• _PROBLEM_: Retype the full set of records. Keep every character identical.
## Start
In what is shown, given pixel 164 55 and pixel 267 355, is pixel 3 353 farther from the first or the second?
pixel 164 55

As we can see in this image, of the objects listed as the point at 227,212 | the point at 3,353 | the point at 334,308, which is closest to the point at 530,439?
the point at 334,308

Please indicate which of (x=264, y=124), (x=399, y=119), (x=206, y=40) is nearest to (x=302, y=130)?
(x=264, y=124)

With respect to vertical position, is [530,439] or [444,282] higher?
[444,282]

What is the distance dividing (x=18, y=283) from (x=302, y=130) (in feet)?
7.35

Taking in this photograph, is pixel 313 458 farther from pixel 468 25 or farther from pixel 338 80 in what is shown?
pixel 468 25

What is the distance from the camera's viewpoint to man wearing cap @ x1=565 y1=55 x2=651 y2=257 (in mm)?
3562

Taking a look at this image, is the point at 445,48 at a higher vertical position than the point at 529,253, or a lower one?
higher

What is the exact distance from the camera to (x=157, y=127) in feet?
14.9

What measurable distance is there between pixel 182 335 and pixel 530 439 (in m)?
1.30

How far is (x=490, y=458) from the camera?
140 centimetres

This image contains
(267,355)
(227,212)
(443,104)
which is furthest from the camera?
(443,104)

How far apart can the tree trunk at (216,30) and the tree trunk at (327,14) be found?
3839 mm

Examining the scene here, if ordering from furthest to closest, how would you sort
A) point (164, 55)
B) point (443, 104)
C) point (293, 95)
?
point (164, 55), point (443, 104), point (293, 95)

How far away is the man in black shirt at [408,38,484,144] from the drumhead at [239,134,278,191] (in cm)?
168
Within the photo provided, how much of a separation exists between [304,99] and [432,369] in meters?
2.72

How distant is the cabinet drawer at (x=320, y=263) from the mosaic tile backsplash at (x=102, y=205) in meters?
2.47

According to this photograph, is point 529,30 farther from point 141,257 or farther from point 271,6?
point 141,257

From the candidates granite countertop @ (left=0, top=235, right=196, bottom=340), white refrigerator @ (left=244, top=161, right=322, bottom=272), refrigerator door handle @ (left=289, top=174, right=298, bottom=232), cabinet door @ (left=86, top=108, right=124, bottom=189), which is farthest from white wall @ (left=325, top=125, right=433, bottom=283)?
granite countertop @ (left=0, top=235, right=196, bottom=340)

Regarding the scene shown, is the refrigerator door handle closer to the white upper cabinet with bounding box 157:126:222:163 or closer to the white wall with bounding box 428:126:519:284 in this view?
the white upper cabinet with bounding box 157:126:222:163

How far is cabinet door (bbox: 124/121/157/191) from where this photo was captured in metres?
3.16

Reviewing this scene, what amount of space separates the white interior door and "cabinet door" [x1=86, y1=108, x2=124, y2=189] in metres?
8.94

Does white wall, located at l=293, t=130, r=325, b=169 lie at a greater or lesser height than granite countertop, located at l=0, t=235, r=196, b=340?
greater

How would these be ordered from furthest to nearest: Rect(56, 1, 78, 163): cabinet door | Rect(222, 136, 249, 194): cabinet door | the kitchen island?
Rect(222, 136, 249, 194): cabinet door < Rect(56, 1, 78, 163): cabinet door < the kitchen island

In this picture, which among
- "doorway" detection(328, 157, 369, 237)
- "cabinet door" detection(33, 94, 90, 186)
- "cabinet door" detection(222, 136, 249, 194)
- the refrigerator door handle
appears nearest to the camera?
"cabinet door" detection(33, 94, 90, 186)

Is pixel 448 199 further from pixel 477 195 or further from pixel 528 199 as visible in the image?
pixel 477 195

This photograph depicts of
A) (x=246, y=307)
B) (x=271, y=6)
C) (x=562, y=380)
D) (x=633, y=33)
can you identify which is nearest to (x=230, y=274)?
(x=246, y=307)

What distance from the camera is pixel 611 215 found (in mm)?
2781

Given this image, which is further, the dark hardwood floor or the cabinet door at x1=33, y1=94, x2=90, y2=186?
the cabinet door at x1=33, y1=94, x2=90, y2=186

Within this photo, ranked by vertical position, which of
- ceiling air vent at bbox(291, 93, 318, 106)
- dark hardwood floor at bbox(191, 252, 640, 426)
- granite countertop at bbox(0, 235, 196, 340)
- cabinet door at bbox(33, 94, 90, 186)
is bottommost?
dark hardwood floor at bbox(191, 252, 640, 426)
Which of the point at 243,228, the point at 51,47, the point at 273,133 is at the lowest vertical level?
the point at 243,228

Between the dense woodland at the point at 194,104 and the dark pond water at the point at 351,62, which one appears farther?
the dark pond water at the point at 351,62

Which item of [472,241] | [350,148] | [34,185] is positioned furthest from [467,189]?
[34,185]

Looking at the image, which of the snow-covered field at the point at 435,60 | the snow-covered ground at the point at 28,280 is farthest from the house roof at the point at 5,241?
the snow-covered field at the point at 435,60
## End
• _THE ANSWER_:
In what is shown, given pixel 164 55 and pixel 267 355, is pixel 3 353 farther from the first or the second?
pixel 164 55

As we can see in this image, of the objects listed as the point at 227,212 | the point at 3,353 | the point at 334,308, which is closest to the point at 530,439?
the point at 334,308

Please indicate which of (x=264, y=124), (x=399, y=119), (x=206, y=40) is nearest to (x=302, y=130)?
(x=264, y=124)

With respect to vertical position, is [530,439] or [444,282] higher?
[444,282]

What is the distance dividing (x=18, y=283) from (x=302, y=130) (in feet)?
7.35

Taking in this photograph, is pixel 313 458 farther from pixel 468 25 or farther from pixel 338 80 in what is shown?
pixel 468 25

What is the distance from the camera's viewpoint to man wearing cap @ x1=565 y1=55 x2=651 y2=257 (in mm)?
3562

Taking a look at this image, is the point at 445,48 at a higher vertical position than the point at 529,253, or a lower one?
higher

What is the exact distance from the camera to (x=157, y=127) in feet?
14.9

What measurable distance is there between pixel 182 335 and pixel 530 439 (in m)?
1.30

How far is (x=490, y=458) from the camera?
140 centimetres

This image contains
(267,355)
(227,212)
(443,104)
which is furthest from the camera?
(443,104)

How far apart can the tree trunk at (216,30) and the tree trunk at (327,14) be found?
3839 mm

Examining the scene here, if ordering from furthest to closest, how would you sort
A) point (164, 55)
B) point (443, 104)
C) point (293, 95)
?
point (164, 55), point (443, 104), point (293, 95)

How far away is the man in black shirt at [408,38,484,144] from the drumhead at [239,134,278,191] (in cm)?
168
Within the photo provided, how much of a separation exists between [304,99] and [432,369] in meters?
2.72

How distant is the cabinet drawer at (x=320, y=263) from the mosaic tile backsplash at (x=102, y=205) in meters?
2.47

According to this photograph, is point 529,30 farther from point 141,257 or farther from point 271,6?
point 141,257

From the candidates granite countertop @ (left=0, top=235, right=196, bottom=340), white refrigerator @ (left=244, top=161, right=322, bottom=272), refrigerator door handle @ (left=289, top=174, right=298, bottom=232), cabinet door @ (left=86, top=108, right=124, bottom=189), which is farthest from white wall @ (left=325, top=125, right=433, bottom=283)?
granite countertop @ (left=0, top=235, right=196, bottom=340)

Regarding the scene shown, is the refrigerator door handle closer to the white upper cabinet with bounding box 157:126:222:163 or closer to the white wall with bounding box 428:126:519:284 in this view?
the white upper cabinet with bounding box 157:126:222:163

How far is cabinet door (bbox: 124/121/157/191) from where this photo was captured in metres?
3.16

Reviewing this scene, what amount of space separates the white interior door and "cabinet door" [x1=86, y1=108, x2=124, y2=189] in metres?
8.94

Does white wall, located at l=293, t=130, r=325, b=169 lie at a greater or lesser height than granite countertop, located at l=0, t=235, r=196, b=340?
greater

How would these be ordered from furthest to nearest: Rect(56, 1, 78, 163): cabinet door | Rect(222, 136, 249, 194): cabinet door | the kitchen island?
Rect(222, 136, 249, 194): cabinet door < Rect(56, 1, 78, 163): cabinet door < the kitchen island

In this picture, which among
- "doorway" detection(328, 157, 369, 237)
- "cabinet door" detection(33, 94, 90, 186)
- "cabinet door" detection(222, 136, 249, 194)
- the refrigerator door handle
appears nearest to the camera?
"cabinet door" detection(33, 94, 90, 186)

Is pixel 448 199 further from pixel 477 195 or further from pixel 528 199 as visible in the image?
pixel 477 195

This photograph depicts of
A) (x=246, y=307)
B) (x=271, y=6)
C) (x=562, y=380)
D) (x=633, y=33)
can you identify which is nearest to (x=230, y=274)?
(x=246, y=307)

What distance from the camera is pixel 611 215 found (in mm)?
2781

Given this image, which is further, the dark hardwood floor or the cabinet door at x1=33, y1=94, x2=90, y2=186?
the cabinet door at x1=33, y1=94, x2=90, y2=186

Within this photo, ranked by vertical position, which of
- ceiling air vent at bbox(291, 93, 318, 106)
- dark hardwood floor at bbox(191, 252, 640, 426)
- granite countertop at bbox(0, 235, 196, 340)
- cabinet door at bbox(33, 94, 90, 186)
is bottommost?
dark hardwood floor at bbox(191, 252, 640, 426)
Which of the point at 243,228, the point at 51,47, the point at 273,133 is at the lowest vertical level?
the point at 243,228

Between the dense woodland at the point at 194,104 and the dark pond water at the point at 351,62, which one appears farther?
the dark pond water at the point at 351,62

Which item of [472,241] | [350,148] | [34,185] is positioned furthest from [467,189]?
[34,185]

Looking at the image, which of the snow-covered field at the point at 435,60 | the snow-covered ground at the point at 28,280 is farthest from the house roof at the point at 5,241?
the snow-covered field at the point at 435,60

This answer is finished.